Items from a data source
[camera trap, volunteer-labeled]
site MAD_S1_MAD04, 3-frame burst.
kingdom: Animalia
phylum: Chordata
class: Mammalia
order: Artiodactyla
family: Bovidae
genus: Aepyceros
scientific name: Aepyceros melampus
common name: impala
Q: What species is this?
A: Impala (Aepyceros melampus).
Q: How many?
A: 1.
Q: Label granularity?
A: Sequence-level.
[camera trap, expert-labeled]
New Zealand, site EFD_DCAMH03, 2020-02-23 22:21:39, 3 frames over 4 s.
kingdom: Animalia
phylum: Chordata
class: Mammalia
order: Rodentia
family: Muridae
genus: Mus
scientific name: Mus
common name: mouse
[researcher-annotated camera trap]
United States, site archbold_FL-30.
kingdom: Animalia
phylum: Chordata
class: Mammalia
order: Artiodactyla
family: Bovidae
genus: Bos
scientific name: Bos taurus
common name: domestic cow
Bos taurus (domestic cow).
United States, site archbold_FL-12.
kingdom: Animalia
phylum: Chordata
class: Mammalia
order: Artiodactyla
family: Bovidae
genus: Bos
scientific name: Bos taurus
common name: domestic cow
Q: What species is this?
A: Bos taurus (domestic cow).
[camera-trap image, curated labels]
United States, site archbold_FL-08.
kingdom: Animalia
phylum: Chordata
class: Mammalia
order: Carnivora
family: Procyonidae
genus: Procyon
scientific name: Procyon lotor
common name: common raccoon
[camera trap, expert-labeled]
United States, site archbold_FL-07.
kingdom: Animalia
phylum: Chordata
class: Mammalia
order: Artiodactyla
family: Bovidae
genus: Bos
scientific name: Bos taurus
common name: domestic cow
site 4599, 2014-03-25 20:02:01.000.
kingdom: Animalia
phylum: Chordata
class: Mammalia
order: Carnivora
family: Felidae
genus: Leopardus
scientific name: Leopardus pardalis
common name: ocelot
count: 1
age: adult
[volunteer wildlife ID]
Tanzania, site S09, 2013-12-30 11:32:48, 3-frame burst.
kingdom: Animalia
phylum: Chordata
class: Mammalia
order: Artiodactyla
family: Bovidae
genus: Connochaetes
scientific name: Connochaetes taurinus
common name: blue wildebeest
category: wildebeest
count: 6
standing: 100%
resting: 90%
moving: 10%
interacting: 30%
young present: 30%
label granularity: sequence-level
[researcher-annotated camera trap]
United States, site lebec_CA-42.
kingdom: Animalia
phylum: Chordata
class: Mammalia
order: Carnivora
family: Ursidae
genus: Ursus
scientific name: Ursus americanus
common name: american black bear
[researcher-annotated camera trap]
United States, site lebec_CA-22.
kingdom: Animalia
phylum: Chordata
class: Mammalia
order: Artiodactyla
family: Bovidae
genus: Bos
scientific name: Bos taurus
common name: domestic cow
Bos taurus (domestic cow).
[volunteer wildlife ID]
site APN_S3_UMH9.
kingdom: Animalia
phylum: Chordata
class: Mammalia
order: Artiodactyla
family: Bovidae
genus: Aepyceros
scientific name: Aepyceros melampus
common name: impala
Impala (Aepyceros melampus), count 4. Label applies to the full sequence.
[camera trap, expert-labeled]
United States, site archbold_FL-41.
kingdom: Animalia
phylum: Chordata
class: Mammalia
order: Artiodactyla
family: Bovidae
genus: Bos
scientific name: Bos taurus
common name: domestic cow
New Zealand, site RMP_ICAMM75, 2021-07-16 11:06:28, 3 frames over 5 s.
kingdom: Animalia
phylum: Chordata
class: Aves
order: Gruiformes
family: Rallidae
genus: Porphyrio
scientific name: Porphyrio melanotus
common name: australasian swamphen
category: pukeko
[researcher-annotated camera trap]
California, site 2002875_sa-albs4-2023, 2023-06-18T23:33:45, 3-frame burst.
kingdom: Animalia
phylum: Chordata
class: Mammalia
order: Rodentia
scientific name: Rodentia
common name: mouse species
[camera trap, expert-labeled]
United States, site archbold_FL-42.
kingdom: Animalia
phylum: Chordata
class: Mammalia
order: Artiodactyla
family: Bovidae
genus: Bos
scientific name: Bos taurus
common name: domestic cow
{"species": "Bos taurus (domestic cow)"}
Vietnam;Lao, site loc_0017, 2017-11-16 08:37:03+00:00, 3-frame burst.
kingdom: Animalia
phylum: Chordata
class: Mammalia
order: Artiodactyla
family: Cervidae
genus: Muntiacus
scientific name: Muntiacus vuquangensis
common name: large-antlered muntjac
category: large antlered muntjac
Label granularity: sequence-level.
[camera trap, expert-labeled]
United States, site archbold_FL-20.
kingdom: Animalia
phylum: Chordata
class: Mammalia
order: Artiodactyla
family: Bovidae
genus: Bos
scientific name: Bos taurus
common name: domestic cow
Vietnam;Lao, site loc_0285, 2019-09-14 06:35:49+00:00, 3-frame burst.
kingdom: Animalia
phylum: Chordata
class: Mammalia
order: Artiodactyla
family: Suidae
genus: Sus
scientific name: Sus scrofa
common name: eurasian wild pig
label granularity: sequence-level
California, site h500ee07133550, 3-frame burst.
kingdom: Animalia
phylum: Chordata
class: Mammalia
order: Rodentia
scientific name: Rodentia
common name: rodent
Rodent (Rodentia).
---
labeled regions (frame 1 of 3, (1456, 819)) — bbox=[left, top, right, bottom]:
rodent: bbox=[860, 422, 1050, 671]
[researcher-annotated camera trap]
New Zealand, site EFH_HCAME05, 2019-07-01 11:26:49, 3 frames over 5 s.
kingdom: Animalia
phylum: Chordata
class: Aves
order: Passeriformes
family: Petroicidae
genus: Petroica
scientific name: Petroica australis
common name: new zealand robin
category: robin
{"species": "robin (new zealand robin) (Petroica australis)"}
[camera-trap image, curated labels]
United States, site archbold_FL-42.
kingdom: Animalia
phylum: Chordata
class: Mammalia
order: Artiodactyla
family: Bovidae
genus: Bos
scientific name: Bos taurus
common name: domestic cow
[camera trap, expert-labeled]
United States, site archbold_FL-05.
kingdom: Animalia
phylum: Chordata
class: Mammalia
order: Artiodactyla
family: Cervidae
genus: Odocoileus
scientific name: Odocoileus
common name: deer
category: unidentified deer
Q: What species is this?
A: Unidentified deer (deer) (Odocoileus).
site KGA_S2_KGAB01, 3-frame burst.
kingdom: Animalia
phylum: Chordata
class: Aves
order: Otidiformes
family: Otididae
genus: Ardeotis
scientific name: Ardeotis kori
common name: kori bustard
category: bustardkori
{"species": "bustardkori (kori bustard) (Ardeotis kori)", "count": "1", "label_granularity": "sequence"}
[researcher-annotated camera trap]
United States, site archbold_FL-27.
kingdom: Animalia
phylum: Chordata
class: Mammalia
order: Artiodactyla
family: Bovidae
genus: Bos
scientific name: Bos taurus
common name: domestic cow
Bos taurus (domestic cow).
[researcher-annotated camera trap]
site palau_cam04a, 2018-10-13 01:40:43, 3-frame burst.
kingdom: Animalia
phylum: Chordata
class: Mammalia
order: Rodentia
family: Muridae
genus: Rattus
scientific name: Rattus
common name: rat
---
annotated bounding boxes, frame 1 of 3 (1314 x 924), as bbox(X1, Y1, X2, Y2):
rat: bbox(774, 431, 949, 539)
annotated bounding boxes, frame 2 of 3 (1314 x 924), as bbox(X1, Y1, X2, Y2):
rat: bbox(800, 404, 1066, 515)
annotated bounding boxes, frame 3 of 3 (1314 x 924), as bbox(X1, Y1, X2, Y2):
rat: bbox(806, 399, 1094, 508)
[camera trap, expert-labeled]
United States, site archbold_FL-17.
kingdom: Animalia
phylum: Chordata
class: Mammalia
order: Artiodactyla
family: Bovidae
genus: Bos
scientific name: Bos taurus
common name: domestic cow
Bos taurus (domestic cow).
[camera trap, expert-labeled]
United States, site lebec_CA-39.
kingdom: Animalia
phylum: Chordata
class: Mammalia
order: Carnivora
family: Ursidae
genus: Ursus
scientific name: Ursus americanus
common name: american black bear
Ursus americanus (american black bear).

Problem details
Read each line of the data and count the ones that include "Vietnam", answering with the number alone.

Result of this task
2